## Exercices
A - Reproduisez le passage de l'entretien avec Gwyn Strang qui commence à « FRAYLE – Entretien » et se termine à « vivre sa vie ! ».
B - D'après l'entretien avec Gwyn Strang, quel est le titre du troisième album de Frayle ?

## Extrait
FRAYLE – Entretien avec Gwyn Strang

À l’occasion de la sortie du troisième album du groupe américain Frayle, « Heretics & Lullabies », la chanteuse Gwyn Strang a accepté de répondre à quelques-unes de nos questions. Elle évoque notamment le processus de création de ce nouvel opus, ses sources d’inspiration, ainsi que le rôle central que joue la notion de dualité dans l’univers du groupe.

« Heretics & Lullabies », votre troisième album, est sorti le 10 octobre dernier. Comment avez-vous vécu les jours qui ont précédé cette sortie ?

Gwyn : Nous sommes extrêmement enthousiastes à l’idée de dévoiler ce nouveau projet. Il faut toujours plus de temps que prévu pour tout préparer et trouver le bon moment pour le lancer, donc nous l’avons gardé sous le coude pendant un certain temps. Maintenant, nous sommes prêts à le laisser vivre sa vie !

## Données brutes
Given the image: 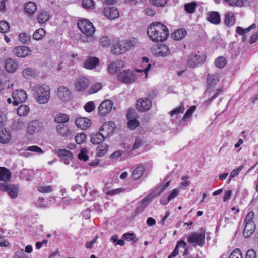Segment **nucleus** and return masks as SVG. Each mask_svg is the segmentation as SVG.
Here are the masks:
<instances>
[{
    "mask_svg": "<svg viewBox=\"0 0 258 258\" xmlns=\"http://www.w3.org/2000/svg\"><path fill=\"white\" fill-rule=\"evenodd\" d=\"M205 60L206 56L198 51L195 54H191L189 56L187 63L190 67L195 68L204 63Z\"/></svg>",
    "mask_w": 258,
    "mask_h": 258,
    "instance_id": "20e7f679",
    "label": "nucleus"
},
{
    "mask_svg": "<svg viewBox=\"0 0 258 258\" xmlns=\"http://www.w3.org/2000/svg\"><path fill=\"white\" fill-rule=\"evenodd\" d=\"M39 192L45 194L49 193L52 191V188L51 186H39L38 188Z\"/></svg>",
    "mask_w": 258,
    "mask_h": 258,
    "instance_id": "69168bd1",
    "label": "nucleus"
},
{
    "mask_svg": "<svg viewBox=\"0 0 258 258\" xmlns=\"http://www.w3.org/2000/svg\"><path fill=\"white\" fill-rule=\"evenodd\" d=\"M29 107L26 105H22L17 110V114L21 116L27 115L29 112Z\"/></svg>",
    "mask_w": 258,
    "mask_h": 258,
    "instance_id": "c03bdc74",
    "label": "nucleus"
},
{
    "mask_svg": "<svg viewBox=\"0 0 258 258\" xmlns=\"http://www.w3.org/2000/svg\"><path fill=\"white\" fill-rule=\"evenodd\" d=\"M13 104L17 106L19 103L25 102L27 98L26 92L23 90H16L12 93Z\"/></svg>",
    "mask_w": 258,
    "mask_h": 258,
    "instance_id": "0eeeda50",
    "label": "nucleus"
},
{
    "mask_svg": "<svg viewBox=\"0 0 258 258\" xmlns=\"http://www.w3.org/2000/svg\"><path fill=\"white\" fill-rule=\"evenodd\" d=\"M11 177V173L9 169L0 167V181H8Z\"/></svg>",
    "mask_w": 258,
    "mask_h": 258,
    "instance_id": "2f4dec72",
    "label": "nucleus"
},
{
    "mask_svg": "<svg viewBox=\"0 0 258 258\" xmlns=\"http://www.w3.org/2000/svg\"><path fill=\"white\" fill-rule=\"evenodd\" d=\"M123 42L125 43V45L126 46L127 51L132 48L136 46L139 44V42L135 38H132L131 39L123 40Z\"/></svg>",
    "mask_w": 258,
    "mask_h": 258,
    "instance_id": "79ce46f5",
    "label": "nucleus"
},
{
    "mask_svg": "<svg viewBox=\"0 0 258 258\" xmlns=\"http://www.w3.org/2000/svg\"><path fill=\"white\" fill-rule=\"evenodd\" d=\"M25 12L30 14H34L36 10L37 7L36 4L33 2H28L26 4L25 7Z\"/></svg>",
    "mask_w": 258,
    "mask_h": 258,
    "instance_id": "4c0bfd02",
    "label": "nucleus"
},
{
    "mask_svg": "<svg viewBox=\"0 0 258 258\" xmlns=\"http://www.w3.org/2000/svg\"><path fill=\"white\" fill-rule=\"evenodd\" d=\"M75 124L78 127L85 130L91 126V121L87 118L78 117L75 120Z\"/></svg>",
    "mask_w": 258,
    "mask_h": 258,
    "instance_id": "aec40b11",
    "label": "nucleus"
},
{
    "mask_svg": "<svg viewBox=\"0 0 258 258\" xmlns=\"http://www.w3.org/2000/svg\"><path fill=\"white\" fill-rule=\"evenodd\" d=\"M115 128V124L113 122L110 121L104 123L101 128H100V132L103 133L106 137L109 136L110 134H112Z\"/></svg>",
    "mask_w": 258,
    "mask_h": 258,
    "instance_id": "6ab92c4d",
    "label": "nucleus"
},
{
    "mask_svg": "<svg viewBox=\"0 0 258 258\" xmlns=\"http://www.w3.org/2000/svg\"><path fill=\"white\" fill-rule=\"evenodd\" d=\"M89 84V81L85 77H80L75 82V90L78 92L83 91Z\"/></svg>",
    "mask_w": 258,
    "mask_h": 258,
    "instance_id": "9b49d317",
    "label": "nucleus"
},
{
    "mask_svg": "<svg viewBox=\"0 0 258 258\" xmlns=\"http://www.w3.org/2000/svg\"><path fill=\"white\" fill-rule=\"evenodd\" d=\"M45 31L43 28H39L34 33L33 38L36 40H41L45 37Z\"/></svg>",
    "mask_w": 258,
    "mask_h": 258,
    "instance_id": "58836bf2",
    "label": "nucleus"
},
{
    "mask_svg": "<svg viewBox=\"0 0 258 258\" xmlns=\"http://www.w3.org/2000/svg\"><path fill=\"white\" fill-rule=\"evenodd\" d=\"M34 97L36 101L41 104L47 103L50 98V88L45 84H37L34 87Z\"/></svg>",
    "mask_w": 258,
    "mask_h": 258,
    "instance_id": "f03ea898",
    "label": "nucleus"
},
{
    "mask_svg": "<svg viewBox=\"0 0 258 258\" xmlns=\"http://www.w3.org/2000/svg\"><path fill=\"white\" fill-rule=\"evenodd\" d=\"M106 137L100 131L98 133L93 134L91 137V142L94 144H98L102 142Z\"/></svg>",
    "mask_w": 258,
    "mask_h": 258,
    "instance_id": "bb28decb",
    "label": "nucleus"
},
{
    "mask_svg": "<svg viewBox=\"0 0 258 258\" xmlns=\"http://www.w3.org/2000/svg\"><path fill=\"white\" fill-rule=\"evenodd\" d=\"M245 258H256V252L253 249H249L246 252Z\"/></svg>",
    "mask_w": 258,
    "mask_h": 258,
    "instance_id": "774afa93",
    "label": "nucleus"
},
{
    "mask_svg": "<svg viewBox=\"0 0 258 258\" xmlns=\"http://www.w3.org/2000/svg\"><path fill=\"white\" fill-rule=\"evenodd\" d=\"M254 215V213L253 211L249 212L245 219V223H254L253 218Z\"/></svg>",
    "mask_w": 258,
    "mask_h": 258,
    "instance_id": "338daca9",
    "label": "nucleus"
},
{
    "mask_svg": "<svg viewBox=\"0 0 258 258\" xmlns=\"http://www.w3.org/2000/svg\"><path fill=\"white\" fill-rule=\"evenodd\" d=\"M11 134L9 131L5 129H0V143L6 144L11 140Z\"/></svg>",
    "mask_w": 258,
    "mask_h": 258,
    "instance_id": "393cba45",
    "label": "nucleus"
},
{
    "mask_svg": "<svg viewBox=\"0 0 258 258\" xmlns=\"http://www.w3.org/2000/svg\"><path fill=\"white\" fill-rule=\"evenodd\" d=\"M196 5L197 4L195 2H192L185 4L184 6V9L187 12L192 14L195 12Z\"/></svg>",
    "mask_w": 258,
    "mask_h": 258,
    "instance_id": "3c124183",
    "label": "nucleus"
},
{
    "mask_svg": "<svg viewBox=\"0 0 258 258\" xmlns=\"http://www.w3.org/2000/svg\"><path fill=\"white\" fill-rule=\"evenodd\" d=\"M0 190L7 192L12 198L17 197L18 188L14 185L0 183Z\"/></svg>",
    "mask_w": 258,
    "mask_h": 258,
    "instance_id": "ddd939ff",
    "label": "nucleus"
},
{
    "mask_svg": "<svg viewBox=\"0 0 258 258\" xmlns=\"http://www.w3.org/2000/svg\"><path fill=\"white\" fill-rule=\"evenodd\" d=\"M99 59L96 57H89L84 63L85 68L89 69L94 68L99 64Z\"/></svg>",
    "mask_w": 258,
    "mask_h": 258,
    "instance_id": "7c9ffc66",
    "label": "nucleus"
},
{
    "mask_svg": "<svg viewBox=\"0 0 258 258\" xmlns=\"http://www.w3.org/2000/svg\"><path fill=\"white\" fill-rule=\"evenodd\" d=\"M13 52L17 57L23 58L30 55L31 54V50L27 46H20L14 48Z\"/></svg>",
    "mask_w": 258,
    "mask_h": 258,
    "instance_id": "2eb2a0df",
    "label": "nucleus"
},
{
    "mask_svg": "<svg viewBox=\"0 0 258 258\" xmlns=\"http://www.w3.org/2000/svg\"><path fill=\"white\" fill-rule=\"evenodd\" d=\"M207 20L210 22L214 24H219L221 21L220 15L216 12H211L209 13L208 14Z\"/></svg>",
    "mask_w": 258,
    "mask_h": 258,
    "instance_id": "c85d7f7f",
    "label": "nucleus"
},
{
    "mask_svg": "<svg viewBox=\"0 0 258 258\" xmlns=\"http://www.w3.org/2000/svg\"><path fill=\"white\" fill-rule=\"evenodd\" d=\"M227 63L226 58L223 56H220L217 58L215 60L216 66L219 68H224Z\"/></svg>",
    "mask_w": 258,
    "mask_h": 258,
    "instance_id": "09e8293b",
    "label": "nucleus"
},
{
    "mask_svg": "<svg viewBox=\"0 0 258 258\" xmlns=\"http://www.w3.org/2000/svg\"><path fill=\"white\" fill-rule=\"evenodd\" d=\"M77 25L80 30L87 36H92L95 32V28L92 23L87 20L79 21Z\"/></svg>",
    "mask_w": 258,
    "mask_h": 258,
    "instance_id": "7ed1b4c3",
    "label": "nucleus"
},
{
    "mask_svg": "<svg viewBox=\"0 0 258 258\" xmlns=\"http://www.w3.org/2000/svg\"><path fill=\"white\" fill-rule=\"evenodd\" d=\"M219 81V75L217 74H213L208 75L207 83L209 85L215 84Z\"/></svg>",
    "mask_w": 258,
    "mask_h": 258,
    "instance_id": "37998d69",
    "label": "nucleus"
},
{
    "mask_svg": "<svg viewBox=\"0 0 258 258\" xmlns=\"http://www.w3.org/2000/svg\"><path fill=\"white\" fill-rule=\"evenodd\" d=\"M243 168V166H240L238 168L233 170L230 174L229 181H230L232 178L237 176L239 174V172L242 170Z\"/></svg>",
    "mask_w": 258,
    "mask_h": 258,
    "instance_id": "bf43d9fd",
    "label": "nucleus"
},
{
    "mask_svg": "<svg viewBox=\"0 0 258 258\" xmlns=\"http://www.w3.org/2000/svg\"><path fill=\"white\" fill-rule=\"evenodd\" d=\"M225 24L228 26L233 25L235 22L234 14L232 12H228L224 15Z\"/></svg>",
    "mask_w": 258,
    "mask_h": 258,
    "instance_id": "c756f323",
    "label": "nucleus"
},
{
    "mask_svg": "<svg viewBox=\"0 0 258 258\" xmlns=\"http://www.w3.org/2000/svg\"><path fill=\"white\" fill-rule=\"evenodd\" d=\"M26 125V122L22 119L15 120L13 124V127L16 130H21L24 128Z\"/></svg>",
    "mask_w": 258,
    "mask_h": 258,
    "instance_id": "a18cd8bd",
    "label": "nucleus"
},
{
    "mask_svg": "<svg viewBox=\"0 0 258 258\" xmlns=\"http://www.w3.org/2000/svg\"><path fill=\"white\" fill-rule=\"evenodd\" d=\"M18 63L12 58L7 59L5 61V68L7 72L14 73L18 69Z\"/></svg>",
    "mask_w": 258,
    "mask_h": 258,
    "instance_id": "4be33fe9",
    "label": "nucleus"
},
{
    "mask_svg": "<svg viewBox=\"0 0 258 258\" xmlns=\"http://www.w3.org/2000/svg\"><path fill=\"white\" fill-rule=\"evenodd\" d=\"M157 53L159 56L166 57L170 54V50L168 46L162 44L158 46Z\"/></svg>",
    "mask_w": 258,
    "mask_h": 258,
    "instance_id": "cd10ccee",
    "label": "nucleus"
},
{
    "mask_svg": "<svg viewBox=\"0 0 258 258\" xmlns=\"http://www.w3.org/2000/svg\"><path fill=\"white\" fill-rule=\"evenodd\" d=\"M196 109V106H192L190 107L186 112L185 114L183 116V119L185 120L186 118H189L191 117L192 114H193L194 112L195 111Z\"/></svg>",
    "mask_w": 258,
    "mask_h": 258,
    "instance_id": "0e129e2a",
    "label": "nucleus"
},
{
    "mask_svg": "<svg viewBox=\"0 0 258 258\" xmlns=\"http://www.w3.org/2000/svg\"><path fill=\"white\" fill-rule=\"evenodd\" d=\"M229 6L232 7H242L244 5L247 0H224Z\"/></svg>",
    "mask_w": 258,
    "mask_h": 258,
    "instance_id": "e433bc0d",
    "label": "nucleus"
},
{
    "mask_svg": "<svg viewBox=\"0 0 258 258\" xmlns=\"http://www.w3.org/2000/svg\"><path fill=\"white\" fill-rule=\"evenodd\" d=\"M100 44L103 47H109L111 45V40L107 36L101 37L99 40Z\"/></svg>",
    "mask_w": 258,
    "mask_h": 258,
    "instance_id": "8fccbe9b",
    "label": "nucleus"
},
{
    "mask_svg": "<svg viewBox=\"0 0 258 258\" xmlns=\"http://www.w3.org/2000/svg\"><path fill=\"white\" fill-rule=\"evenodd\" d=\"M58 156L66 165L70 164V162L73 158L71 152L66 149H59L57 152Z\"/></svg>",
    "mask_w": 258,
    "mask_h": 258,
    "instance_id": "f3484780",
    "label": "nucleus"
},
{
    "mask_svg": "<svg viewBox=\"0 0 258 258\" xmlns=\"http://www.w3.org/2000/svg\"><path fill=\"white\" fill-rule=\"evenodd\" d=\"M126 116L128 120L127 125L130 129L134 130L139 126V122L133 118L132 112L128 111Z\"/></svg>",
    "mask_w": 258,
    "mask_h": 258,
    "instance_id": "5701e85b",
    "label": "nucleus"
},
{
    "mask_svg": "<svg viewBox=\"0 0 258 258\" xmlns=\"http://www.w3.org/2000/svg\"><path fill=\"white\" fill-rule=\"evenodd\" d=\"M26 150L36 152L38 153H43L42 149L36 145L30 146L27 147Z\"/></svg>",
    "mask_w": 258,
    "mask_h": 258,
    "instance_id": "052dcab7",
    "label": "nucleus"
},
{
    "mask_svg": "<svg viewBox=\"0 0 258 258\" xmlns=\"http://www.w3.org/2000/svg\"><path fill=\"white\" fill-rule=\"evenodd\" d=\"M57 96L61 100L67 101L71 98V92L67 87L60 86L57 90Z\"/></svg>",
    "mask_w": 258,
    "mask_h": 258,
    "instance_id": "4468645a",
    "label": "nucleus"
},
{
    "mask_svg": "<svg viewBox=\"0 0 258 258\" xmlns=\"http://www.w3.org/2000/svg\"><path fill=\"white\" fill-rule=\"evenodd\" d=\"M142 62L143 63H148L147 66L144 69H135V71L139 73H141L144 72L145 74V78H147L148 77V72L150 70L151 65V64H149V59L147 57H144L142 58Z\"/></svg>",
    "mask_w": 258,
    "mask_h": 258,
    "instance_id": "ea45409f",
    "label": "nucleus"
},
{
    "mask_svg": "<svg viewBox=\"0 0 258 258\" xmlns=\"http://www.w3.org/2000/svg\"><path fill=\"white\" fill-rule=\"evenodd\" d=\"M145 171V168L143 166H139L133 170L132 174V176L133 179L137 180L140 179L143 175Z\"/></svg>",
    "mask_w": 258,
    "mask_h": 258,
    "instance_id": "72a5a7b5",
    "label": "nucleus"
},
{
    "mask_svg": "<svg viewBox=\"0 0 258 258\" xmlns=\"http://www.w3.org/2000/svg\"><path fill=\"white\" fill-rule=\"evenodd\" d=\"M36 71L32 68H27L22 71V76L26 79H31L36 76Z\"/></svg>",
    "mask_w": 258,
    "mask_h": 258,
    "instance_id": "473e14b6",
    "label": "nucleus"
},
{
    "mask_svg": "<svg viewBox=\"0 0 258 258\" xmlns=\"http://www.w3.org/2000/svg\"><path fill=\"white\" fill-rule=\"evenodd\" d=\"M170 182V181H168L164 186L159 187L152 194H155L156 197L159 196L162 192H163L166 189L167 187L169 186Z\"/></svg>",
    "mask_w": 258,
    "mask_h": 258,
    "instance_id": "6e6d98bb",
    "label": "nucleus"
},
{
    "mask_svg": "<svg viewBox=\"0 0 258 258\" xmlns=\"http://www.w3.org/2000/svg\"><path fill=\"white\" fill-rule=\"evenodd\" d=\"M95 108V105L93 101L87 103L84 106V109L88 112H92Z\"/></svg>",
    "mask_w": 258,
    "mask_h": 258,
    "instance_id": "680f3d73",
    "label": "nucleus"
},
{
    "mask_svg": "<svg viewBox=\"0 0 258 258\" xmlns=\"http://www.w3.org/2000/svg\"><path fill=\"white\" fill-rule=\"evenodd\" d=\"M113 103L111 100H106L103 101L98 107L99 113L101 116H105L111 110Z\"/></svg>",
    "mask_w": 258,
    "mask_h": 258,
    "instance_id": "f8f14e48",
    "label": "nucleus"
},
{
    "mask_svg": "<svg viewBox=\"0 0 258 258\" xmlns=\"http://www.w3.org/2000/svg\"><path fill=\"white\" fill-rule=\"evenodd\" d=\"M200 233H191L187 238V241L190 243H196L201 247L203 246L205 241V231L202 229Z\"/></svg>",
    "mask_w": 258,
    "mask_h": 258,
    "instance_id": "39448f33",
    "label": "nucleus"
},
{
    "mask_svg": "<svg viewBox=\"0 0 258 258\" xmlns=\"http://www.w3.org/2000/svg\"><path fill=\"white\" fill-rule=\"evenodd\" d=\"M117 77L120 81L126 84L132 83L136 80L134 73L129 70L120 72Z\"/></svg>",
    "mask_w": 258,
    "mask_h": 258,
    "instance_id": "423d86ee",
    "label": "nucleus"
},
{
    "mask_svg": "<svg viewBox=\"0 0 258 258\" xmlns=\"http://www.w3.org/2000/svg\"><path fill=\"white\" fill-rule=\"evenodd\" d=\"M103 13L105 17L110 20L117 18L119 16L117 9L114 7H105L103 10Z\"/></svg>",
    "mask_w": 258,
    "mask_h": 258,
    "instance_id": "dca6fc26",
    "label": "nucleus"
},
{
    "mask_svg": "<svg viewBox=\"0 0 258 258\" xmlns=\"http://www.w3.org/2000/svg\"><path fill=\"white\" fill-rule=\"evenodd\" d=\"M229 258H243L239 249H236L232 252Z\"/></svg>",
    "mask_w": 258,
    "mask_h": 258,
    "instance_id": "e2e57ef3",
    "label": "nucleus"
},
{
    "mask_svg": "<svg viewBox=\"0 0 258 258\" xmlns=\"http://www.w3.org/2000/svg\"><path fill=\"white\" fill-rule=\"evenodd\" d=\"M124 67V62L122 60H117L110 63L108 67V71L110 74H115Z\"/></svg>",
    "mask_w": 258,
    "mask_h": 258,
    "instance_id": "412c9836",
    "label": "nucleus"
},
{
    "mask_svg": "<svg viewBox=\"0 0 258 258\" xmlns=\"http://www.w3.org/2000/svg\"><path fill=\"white\" fill-rule=\"evenodd\" d=\"M255 225L254 223H245V226L243 230V235L245 237H249L254 231Z\"/></svg>",
    "mask_w": 258,
    "mask_h": 258,
    "instance_id": "b1692460",
    "label": "nucleus"
},
{
    "mask_svg": "<svg viewBox=\"0 0 258 258\" xmlns=\"http://www.w3.org/2000/svg\"><path fill=\"white\" fill-rule=\"evenodd\" d=\"M107 151V145L106 144L99 145L96 148V154L98 157H102Z\"/></svg>",
    "mask_w": 258,
    "mask_h": 258,
    "instance_id": "a19ab883",
    "label": "nucleus"
},
{
    "mask_svg": "<svg viewBox=\"0 0 258 258\" xmlns=\"http://www.w3.org/2000/svg\"><path fill=\"white\" fill-rule=\"evenodd\" d=\"M88 154V151L86 148H82L80 153L78 154V157L80 160L87 161L89 158Z\"/></svg>",
    "mask_w": 258,
    "mask_h": 258,
    "instance_id": "de8ad7c7",
    "label": "nucleus"
},
{
    "mask_svg": "<svg viewBox=\"0 0 258 258\" xmlns=\"http://www.w3.org/2000/svg\"><path fill=\"white\" fill-rule=\"evenodd\" d=\"M57 133L63 137H67L71 134L68 126L63 123H60L56 126Z\"/></svg>",
    "mask_w": 258,
    "mask_h": 258,
    "instance_id": "a878e982",
    "label": "nucleus"
},
{
    "mask_svg": "<svg viewBox=\"0 0 258 258\" xmlns=\"http://www.w3.org/2000/svg\"><path fill=\"white\" fill-rule=\"evenodd\" d=\"M147 34L150 39L154 42L164 41L169 35L167 27L160 22L152 23L148 27Z\"/></svg>",
    "mask_w": 258,
    "mask_h": 258,
    "instance_id": "f257e3e1",
    "label": "nucleus"
},
{
    "mask_svg": "<svg viewBox=\"0 0 258 258\" xmlns=\"http://www.w3.org/2000/svg\"><path fill=\"white\" fill-rule=\"evenodd\" d=\"M20 41L23 44L30 40V36L25 33H21L19 36Z\"/></svg>",
    "mask_w": 258,
    "mask_h": 258,
    "instance_id": "4d7b16f0",
    "label": "nucleus"
},
{
    "mask_svg": "<svg viewBox=\"0 0 258 258\" xmlns=\"http://www.w3.org/2000/svg\"><path fill=\"white\" fill-rule=\"evenodd\" d=\"M127 51V48L123 41H119L116 44L114 45L111 50V52L116 55L124 53Z\"/></svg>",
    "mask_w": 258,
    "mask_h": 258,
    "instance_id": "a211bd4d",
    "label": "nucleus"
},
{
    "mask_svg": "<svg viewBox=\"0 0 258 258\" xmlns=\"http://www.w3.org/2000/svg\"><path fill=\"white\" fill-rule=\"evenodd\" d=\"M10 28L9 24L5 21H0V32L5 33L7 32Z\"/></svg>",
    "mask_w": 258,
    "mask_h": 258,
    "instance_id": "603ef678",
    "label": "nucleus"
},
{
    "mask_svg": "<svg viewBox=\"0 0 258 258\" xmlns=\"http://www.w3.org/2000/svg\"><path fill=\"white\" fill-rule=\"evenodd\" d=\"M69 119L68 116L65 114H58L56 117H55L54 120L55 121L58 123V124L60 123H64L67 122Z\"/></svg>",
    "mask_w": 258,
    "mask_h": 258,
    "instance_id": "49530a36",
    "label": "nucleus"
},
{
    "mask_svg": "<svg viewBox=\"0 0 258 258\" xmlns=\"http://www.w3.org/2000/svg\"><path fill=\"white\" fill-rule=\"evenodd\" d=\"M86 135L84 133L77 134L75 137V140L77 144H81L86 140Z\"/></svg>",
    "mask_w": 258,
    "mask_h": 258,
    "instance_id": "864d4df0",
    "label": "nucleus"
},
{
    "mask_svg": "<svg viewBox=\"0 0 258 258\" xmlns=\"http://www.w3.org/2000/svg\"><path fill=\"white\" fill-rule=\"evenodd\" d=\"M43 128L44 126L42 122L39 120H32L27 124V133L29 135H33L35 133L42 131Z\"/></svg>",
    "mask_w": 258,
    "mask_h": 258,
    "instance_id": "1a4fd4ad",
    "label": "nucleus"
},
{
    "mask_svg": "<svg viewBox=\"0 0 258 258\" xmlns=\"http://www.w3.org/2000/svg\"><path fill=\"white\" fill-rule=\"evenodd\" d=\"M152 103L151 101L147 98H140L136 102V107L137 110L140 112H144L149 110Z\"/></svg>",
    "mask_w": 258,
    "mask_h": 258,
    "instance_id": "9d476101",
    "label": "nucleus"
},
{
    "mask_svg": "<svg viewBox=\"0 0 258 258\" xmlns=\"http://www.w3.org/2000/svg\"><path fill=\"white\" fill-rule=\"evenodd\" d=\"M184 110V107L183 103H181L180 105L174 109H173L172 111H171L170 113L171 116H173L174 115H177L180 113H182L183 112Z\"/></svg>",
    "mask_w": 258,
    "mask_h": 258,
    "instance_id": "5fc2aeb1",
    "label": "nucleus"
},
{
    "mask_svg": "<svg viewBox=\"0 0 258 258\" xmlns=\"http://www.w3.org/2000/svg\"><path fill=\"white\" fill-rule=\"evenodd\" d=\"M49 19V15L47 12L42 11L37 16L38 22L40 24L46 22Z\"/></svg>",
    "mask_w": 258,
    "mask_h": 258,
    "instance_id": "c9c22d12",
    "label": "nucleus"
},
{
    "mask_svg": "<svg viewBox=\"0 0 258 258\" xmlns=\"http://www.w3.org/2000/svg\"><path fill=\"white\" fill-rule=\"evenodd\" d=\"M102 87V84L100 83H96L92 85L89 91L90 94H92L98 91Z\"/></svg>",
    "mask_w": 258,
    "mask_h": 258,
    "instance_id": "13d9d810",
    "label": "nucleus"
},
{
    "mask_svg": "<svg viewBox=\"0 0 258 258\" xmlns=\"http://www.w3.org/2000/svg\"><path fill=\"white\" fill-rule=\"evenodd\" d=\"M187 34V32L185 29H180L176 30L174 33L172 34V37L175 40H180L183 39Z\"/></svg>",
    "mask_w": 258,
    "mask_h": 258,
    "instance_id": "f704fd0d",
    "label": "nucleus"
},
{
    "mask_svg": "<svg viewBox=\"0 0 258 258\" xmlns=\"http://www.w3.org/2000/svg\"><path fill=\"white\" fill-rule=\"evenodd\" d=\"M156 197L155 194H150L145 197L138 205L135 212L136 214L142 212L151 201Z\"/></svg>",
    "mask_w": 258,
    "mask_h": 258,
    "instance_id": "6e6552de",
    "label": "nucleus"
}]
</instances>
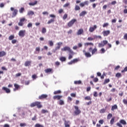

## Corrigé
A -
FRAYLE – Entretien avec Gwyn Strang

À l’occasion de la sortie du troisième album du groupe américain Frayle, « Heretics & Lullabies », la chanteuse Gwyn Strang a accepté de répondre à quelques-unes de nos questions. Elle évoque notamment le processus de création de ce nouvel opus, ses sources d’inspiration, ainsi que le rôle central que joue la notion de dualité dans l’univers du groupe.

« Heretics & Lullabies », votre troisième album, est sorti le 10 octobre dernier. Comment avez-vous vécu les jours qui ont précédé cette sortie ?

Gwyn : Nous sommes extrêmement enthousiastes à l’idée de dévoiler ce nouveau projet. Il faut toujours plus de temps que prévu pour tout préparer et trouver le bon moment pour le lancer, donc nous l’avons gardé sous le coude pendant un certain temps. Maintenant, nous sommes prêts à le laisser vivre sa vie !

B - « Heretics & Lullabies »